Le premier Mondial, organisé à la hâte en 1987 pour satisfaire les appétits naissants de ceux qui flairaient la bonne affaire, avait généré moins de 2 millions de francs de chiffre d’affaires, selon les archives de l’International Rugby Board. En France il y a huit ans, la barre des 200 millions avait été franchie. Un record qui sera battu cette année puisque Rugby World Cup Ltd, la filiale qui gère les droits commerciaux de l’événement, selon des usages similaires à ceux pratiqués par la FIFA, table sur quelque 370 millions – le directeur Brett Gosper l’a dit dans Les Echos.
Alors, on peut toujours donner raison à Oscar Wilde, qui dans le rugby ne voyait rien d’autre qu’un «bon moyen d’envoyer trente brutes loin du centre-ville». Mais force est de reconnaître que les «trente brutes» embarquent une foule toujours croissante dans leur viril sillage. Dans les douze stades anglais et chez le treizième hôte, à Cardiff, on attend 2,4 millions de spectateurs au total; un chiffre pas ridicule du tout en comparaison des 3,3 millions de la Coupe du monde de foot Brésil 2014.

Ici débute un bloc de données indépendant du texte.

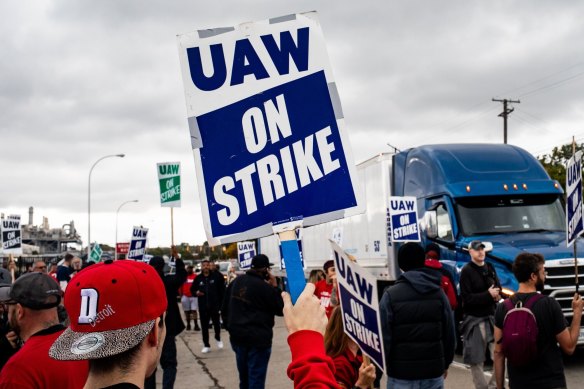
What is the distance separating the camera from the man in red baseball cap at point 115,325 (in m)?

En vingt ans, depuis cette fameuse nuit du 26 au 27 août 1995 où l’obligation de l’amateurisme fut abolie – mais les clubs la contournaient joyeusement depuis plusieurs années déjà –, l’Ovalie a explosé. La baudruche risque-t-elle d’en faire autant? Quelques indices, en tout cas, tendent à démontrer que «le cochon est dans le maïs» (traduction: ça sent le roussi), voire même que «la cabane est tombée sur le chien» (les carottes sont cuites).
Le rugby, «sport de brutes pratiqué par des gentlemen» à l’inverse du football comme le rappelle l’adage, le rugby, quintessence de la chevalerie sans faille et de la troisième mi-temps échevelée, peut-il entasser l’argent du beurre sans souiller ses lettres de noblesse? En trois décennies, les joueurs ont pris en moyenne 10 kilos de muscle – une étude a démontré que la violence des impacts avait doublé. «Ils ne jouent plus le même sport», s’est contenté de lâcher Serge Blanco, ex-capitaine des Bleus, sur France Télévisions.
Le rugby, que feu le Basque André Alvarez résumait à «l’art de bien passer sa jeunesse», arrive à maturité. On pourrait s’asseoir une heure sur un ballon pour se demander s’il s’agit d’un bon signe.